▶ **DIRECTIVE**
Copy out all of the data below line for line, changing nothing.

▶ **Rows of spatial question data**
>> START
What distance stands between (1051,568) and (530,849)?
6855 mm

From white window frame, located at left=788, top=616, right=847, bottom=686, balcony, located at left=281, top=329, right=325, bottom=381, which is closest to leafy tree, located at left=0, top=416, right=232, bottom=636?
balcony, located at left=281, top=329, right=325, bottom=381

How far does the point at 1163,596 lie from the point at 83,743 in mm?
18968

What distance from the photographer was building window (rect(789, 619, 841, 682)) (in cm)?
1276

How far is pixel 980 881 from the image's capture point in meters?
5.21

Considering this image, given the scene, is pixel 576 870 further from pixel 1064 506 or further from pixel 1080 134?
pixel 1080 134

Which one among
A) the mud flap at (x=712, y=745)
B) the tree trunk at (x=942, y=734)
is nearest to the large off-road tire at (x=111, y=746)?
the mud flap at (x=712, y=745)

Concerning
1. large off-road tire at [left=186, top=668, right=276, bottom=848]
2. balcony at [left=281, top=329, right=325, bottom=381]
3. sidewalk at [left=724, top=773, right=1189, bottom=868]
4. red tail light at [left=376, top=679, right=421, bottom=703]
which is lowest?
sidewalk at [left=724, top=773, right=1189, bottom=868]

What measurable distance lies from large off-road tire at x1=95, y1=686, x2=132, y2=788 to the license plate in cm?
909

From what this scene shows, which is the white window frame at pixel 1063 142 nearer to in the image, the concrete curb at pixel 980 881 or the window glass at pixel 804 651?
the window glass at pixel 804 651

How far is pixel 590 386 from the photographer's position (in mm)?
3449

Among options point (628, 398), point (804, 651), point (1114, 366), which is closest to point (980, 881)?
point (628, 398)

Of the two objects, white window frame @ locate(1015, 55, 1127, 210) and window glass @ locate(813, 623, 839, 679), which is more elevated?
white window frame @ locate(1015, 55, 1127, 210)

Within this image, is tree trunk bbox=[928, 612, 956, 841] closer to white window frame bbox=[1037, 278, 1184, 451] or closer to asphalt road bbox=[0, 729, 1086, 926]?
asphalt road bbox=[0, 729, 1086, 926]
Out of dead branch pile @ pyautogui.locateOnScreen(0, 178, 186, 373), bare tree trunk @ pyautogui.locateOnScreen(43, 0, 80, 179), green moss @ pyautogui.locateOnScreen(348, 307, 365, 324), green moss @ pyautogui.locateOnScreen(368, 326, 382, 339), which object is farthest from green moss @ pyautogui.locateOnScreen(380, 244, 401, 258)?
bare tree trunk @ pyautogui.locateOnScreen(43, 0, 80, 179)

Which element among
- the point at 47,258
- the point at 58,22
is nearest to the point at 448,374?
>> END
▶ **RESULT OF THIS EXERCISE**
What distance stands between (1051,568) and (530,849)?
6855 mm

From white window frame, located at left=788, top=616, right=847, bottom=686, balcony, located at left=281, top=329, right=325, bottom=381, which is closest to leafy tree, located at left=0, top=416, right=232, bottom=636?
balcony, located at left=281, top=329, right=325, bottom=381

How far does the point at 1163,596 lie from the point at 83,743 in mm?
18968

What distance from the photographer was building window (rect(789, 619, 841, 682)) (in cm)?
1276

How far is pixel 980 881 from the image's capture point in meters?
5.21

Considering this image, given the scene, is pixel 576 870 further from pixel 1064 506 or further from pixel 1080 134?
pixel 1080 134

Which one among
A) the mud flap at (x=712, y=745)
B) the tree trunk at (x=942, y=734)
is nearest to the large off-road tire at (x=111, y=746)?
the mud flap at (x=712, y=745)

Concerning
1. large off-road tire at [left=186, top=668, right=276, bottom=848]
2. balcony at [left=281, top=329, right=325, bottom=381]
3. sidewalk at [left=724, top=773, right=1189, bottom=868]
4. red tail light at [left=376, top=679, right=421, bottom=703]
which is lowest?
sidewalk at [left=724, top=773, right=1189, bottom=868]

What measurable distance lies from large off-road tire at x1=95, y1=686, x2=132, y2=788 to the license plate in cm?
909

From what this scene shows, which is the white window frame at pixel 1063 142 nearer to in the image, the concrete curb at pixel 980 881 or the window glass at pixel 804 651?
the window glass at pixel 804 651

How far is pixel 590 386 from the photographer's position (in mm)?
3449

Among options point (628, 398), point (804, 651), point (1114, 366), which is closest to point (980, 881)?
point (628, 398)

Of the two objects, white window frame @ locate(1015, 55, 1127, 210) and window glass @ locate(813, 623, 839, 679), which is more elevated?
white window frame @ locate(1015, 55, 1127, 210)

Within this image, is tree trunk bbox=[928, 612, 956, 841] closer to white window frame bbox=[1037, 278, 1184, 451] or closer to asphalt road bbox=[0, 729, 1086, 926]?
asphalt road bbox=[0, 729, 1086, 926]
Out of dead branch pile @ pyautogui.locateOnScreen(0, 178, 186, 373), bare tree trunk @ pyautogui.locateOnScreen(43, 0, 80, 179), green moss @ pyautogui.locateOnScreen(348, 307, 365, 324), green moss @ pyautogui.locateOnScreen(368, 326, 382, 339), which object is farthest from green moss @ pyautogui.locateOnScreen(380, 244, 401, 258)?
bare tree trunk @ pyautogui.locateOnScreen(43, 0, 80, 179)

Which element among
- the point at 47,258
- the point at 58,22
is nearest to the point at 448,374?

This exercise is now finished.